We first study some equilibrium properties. A key design question is whether we need both forms of feedback. In particular, if the feedback based on queue size is helpful or not. Using simulations, we highlight that for small bandwidth-delay product environments, the presence of queue feedback can lead to the emergence of limit cycles in the queue size. We consider a non-linear model of RCP which is coupled with a fluid model of the queue size. For this model, we conduct a local stability and local bifurcation analysis. We highlight that the model undergoes a Hopf type bifurcation. Further using Poincare normal forms and center manifold theorem, we explicitly characterize the type of Hopf bifurcation. We show that the system, in the presence of queue feedback, would undergo a subcritical Hopf bifurcation for some values of the RCP parameters. We also outline some design considerations to ensure the stability of the queue size.

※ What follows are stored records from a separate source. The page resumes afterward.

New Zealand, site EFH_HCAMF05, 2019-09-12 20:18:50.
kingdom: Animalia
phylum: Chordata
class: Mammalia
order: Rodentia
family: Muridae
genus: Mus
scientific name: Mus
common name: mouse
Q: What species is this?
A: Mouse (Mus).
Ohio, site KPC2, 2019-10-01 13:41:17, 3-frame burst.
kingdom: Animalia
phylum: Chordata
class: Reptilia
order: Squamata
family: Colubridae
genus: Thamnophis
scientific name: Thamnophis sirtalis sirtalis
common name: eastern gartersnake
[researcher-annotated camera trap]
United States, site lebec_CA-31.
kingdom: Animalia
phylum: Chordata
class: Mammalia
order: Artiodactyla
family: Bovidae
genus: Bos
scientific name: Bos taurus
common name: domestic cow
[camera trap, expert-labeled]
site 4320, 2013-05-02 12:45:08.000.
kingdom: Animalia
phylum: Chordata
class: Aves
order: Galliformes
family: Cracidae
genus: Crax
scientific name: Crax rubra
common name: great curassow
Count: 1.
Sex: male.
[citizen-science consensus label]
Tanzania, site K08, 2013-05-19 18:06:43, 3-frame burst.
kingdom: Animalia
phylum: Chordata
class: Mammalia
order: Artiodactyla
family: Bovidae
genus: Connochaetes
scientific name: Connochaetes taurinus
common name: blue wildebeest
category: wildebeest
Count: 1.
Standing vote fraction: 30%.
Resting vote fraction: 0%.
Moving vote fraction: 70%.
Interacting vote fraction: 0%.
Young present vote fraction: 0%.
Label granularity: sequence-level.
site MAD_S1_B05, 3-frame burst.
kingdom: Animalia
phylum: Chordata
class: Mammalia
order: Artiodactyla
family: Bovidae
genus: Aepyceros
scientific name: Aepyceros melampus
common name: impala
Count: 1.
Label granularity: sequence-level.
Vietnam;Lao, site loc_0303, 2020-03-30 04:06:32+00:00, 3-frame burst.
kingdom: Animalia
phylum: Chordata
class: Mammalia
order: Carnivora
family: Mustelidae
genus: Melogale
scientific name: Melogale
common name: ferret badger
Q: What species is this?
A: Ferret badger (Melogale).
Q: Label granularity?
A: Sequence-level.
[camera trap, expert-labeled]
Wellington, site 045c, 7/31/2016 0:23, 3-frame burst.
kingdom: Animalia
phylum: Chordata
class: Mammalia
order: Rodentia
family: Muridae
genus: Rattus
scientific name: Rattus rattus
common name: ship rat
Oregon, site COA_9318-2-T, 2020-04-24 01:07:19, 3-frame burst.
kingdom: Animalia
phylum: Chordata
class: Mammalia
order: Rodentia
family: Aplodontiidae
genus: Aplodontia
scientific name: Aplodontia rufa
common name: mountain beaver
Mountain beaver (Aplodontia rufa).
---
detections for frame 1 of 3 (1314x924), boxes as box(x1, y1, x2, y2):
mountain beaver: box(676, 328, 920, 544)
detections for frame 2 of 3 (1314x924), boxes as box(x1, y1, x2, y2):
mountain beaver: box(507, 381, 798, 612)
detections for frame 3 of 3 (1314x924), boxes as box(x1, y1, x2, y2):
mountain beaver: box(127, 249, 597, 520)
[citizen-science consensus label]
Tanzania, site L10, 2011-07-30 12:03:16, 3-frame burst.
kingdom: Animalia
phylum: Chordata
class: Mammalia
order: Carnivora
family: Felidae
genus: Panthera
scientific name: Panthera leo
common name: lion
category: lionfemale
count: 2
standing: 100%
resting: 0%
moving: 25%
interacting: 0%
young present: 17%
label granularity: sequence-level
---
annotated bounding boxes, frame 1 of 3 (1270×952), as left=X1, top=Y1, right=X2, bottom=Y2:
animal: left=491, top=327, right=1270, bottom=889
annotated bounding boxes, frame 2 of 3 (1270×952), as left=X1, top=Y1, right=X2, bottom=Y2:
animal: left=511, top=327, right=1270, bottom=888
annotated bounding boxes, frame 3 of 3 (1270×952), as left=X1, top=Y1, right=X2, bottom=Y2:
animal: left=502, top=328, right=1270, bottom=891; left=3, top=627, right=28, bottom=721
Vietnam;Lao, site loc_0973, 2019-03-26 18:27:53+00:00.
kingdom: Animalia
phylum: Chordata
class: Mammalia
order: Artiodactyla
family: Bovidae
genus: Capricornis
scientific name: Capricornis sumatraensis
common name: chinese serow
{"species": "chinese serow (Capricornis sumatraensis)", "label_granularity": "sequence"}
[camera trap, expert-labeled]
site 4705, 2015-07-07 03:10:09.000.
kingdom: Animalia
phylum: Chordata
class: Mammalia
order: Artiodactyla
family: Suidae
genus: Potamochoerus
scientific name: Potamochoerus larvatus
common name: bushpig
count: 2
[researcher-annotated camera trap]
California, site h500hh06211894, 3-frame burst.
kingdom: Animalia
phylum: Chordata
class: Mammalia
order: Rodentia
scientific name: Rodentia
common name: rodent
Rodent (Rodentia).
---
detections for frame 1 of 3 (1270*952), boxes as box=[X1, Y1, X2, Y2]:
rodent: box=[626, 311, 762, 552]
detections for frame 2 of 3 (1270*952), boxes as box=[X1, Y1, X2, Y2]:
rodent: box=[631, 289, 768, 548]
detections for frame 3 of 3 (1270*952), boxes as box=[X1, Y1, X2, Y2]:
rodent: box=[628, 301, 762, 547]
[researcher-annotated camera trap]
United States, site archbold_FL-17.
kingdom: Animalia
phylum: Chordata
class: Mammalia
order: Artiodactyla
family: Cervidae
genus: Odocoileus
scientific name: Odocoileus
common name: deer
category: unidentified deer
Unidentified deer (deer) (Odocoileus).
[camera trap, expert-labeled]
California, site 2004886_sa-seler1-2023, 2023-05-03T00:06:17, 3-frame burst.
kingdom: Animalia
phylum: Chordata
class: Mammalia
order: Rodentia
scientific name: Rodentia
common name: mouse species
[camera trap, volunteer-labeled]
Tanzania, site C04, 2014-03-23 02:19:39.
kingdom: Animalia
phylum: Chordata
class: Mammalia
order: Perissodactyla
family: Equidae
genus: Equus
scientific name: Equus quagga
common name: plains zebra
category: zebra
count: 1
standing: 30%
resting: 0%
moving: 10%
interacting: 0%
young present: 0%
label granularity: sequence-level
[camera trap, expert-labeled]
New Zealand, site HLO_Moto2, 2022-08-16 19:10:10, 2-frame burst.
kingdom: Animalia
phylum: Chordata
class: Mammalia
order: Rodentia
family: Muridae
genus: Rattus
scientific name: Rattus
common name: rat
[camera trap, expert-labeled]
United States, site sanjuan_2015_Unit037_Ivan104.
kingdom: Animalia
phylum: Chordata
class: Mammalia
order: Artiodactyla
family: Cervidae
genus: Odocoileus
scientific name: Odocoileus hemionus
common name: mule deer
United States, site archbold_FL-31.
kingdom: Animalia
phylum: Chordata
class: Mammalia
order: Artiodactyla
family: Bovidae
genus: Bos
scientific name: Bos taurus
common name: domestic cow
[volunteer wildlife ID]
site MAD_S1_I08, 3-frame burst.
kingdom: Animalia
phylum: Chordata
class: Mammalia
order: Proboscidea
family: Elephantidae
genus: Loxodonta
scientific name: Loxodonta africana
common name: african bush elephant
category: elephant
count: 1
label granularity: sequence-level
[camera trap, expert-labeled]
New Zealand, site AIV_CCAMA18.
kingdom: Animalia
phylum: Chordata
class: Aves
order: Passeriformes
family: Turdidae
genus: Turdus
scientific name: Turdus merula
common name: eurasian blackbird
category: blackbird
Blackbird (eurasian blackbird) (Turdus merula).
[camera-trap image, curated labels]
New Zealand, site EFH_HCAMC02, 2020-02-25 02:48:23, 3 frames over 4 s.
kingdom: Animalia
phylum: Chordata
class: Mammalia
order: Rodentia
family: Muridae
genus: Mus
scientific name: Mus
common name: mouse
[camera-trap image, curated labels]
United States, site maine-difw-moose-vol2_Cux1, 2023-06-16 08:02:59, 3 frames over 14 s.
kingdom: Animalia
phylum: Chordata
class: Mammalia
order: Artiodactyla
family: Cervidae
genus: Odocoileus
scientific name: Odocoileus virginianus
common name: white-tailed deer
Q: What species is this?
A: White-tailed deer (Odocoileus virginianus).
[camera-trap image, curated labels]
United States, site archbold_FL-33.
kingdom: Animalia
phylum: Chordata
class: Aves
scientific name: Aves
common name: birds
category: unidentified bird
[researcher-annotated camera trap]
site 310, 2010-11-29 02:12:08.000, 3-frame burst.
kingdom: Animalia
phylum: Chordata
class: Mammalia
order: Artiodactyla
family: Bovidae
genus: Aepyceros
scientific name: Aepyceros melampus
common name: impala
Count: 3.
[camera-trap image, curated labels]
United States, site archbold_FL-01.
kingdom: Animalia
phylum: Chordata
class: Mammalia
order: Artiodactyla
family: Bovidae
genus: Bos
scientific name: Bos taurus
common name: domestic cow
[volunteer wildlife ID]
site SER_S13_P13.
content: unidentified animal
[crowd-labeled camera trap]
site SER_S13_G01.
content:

We further analyse some dynamic properties of the RCP system. In particular, the management of flows as they arrive into a RCP network. To that end we investigate a recently proposed admission management process. We conduct hardware based experiments using a modified NetFPGA RCP implementation of the process. Our study shows that the proposed process appears to be attractive for dealing with the admission of new flows, while maintaining small queues. Additionally, the algorithm allows routers to maintain a specified target link utilization. Such stable and small queues would help reduce latency. Further, by employing the admission management algorithm, buffers in routers may be dimensioned to be much smaller than the current, bandwidth-delay product, buffer sizing rule.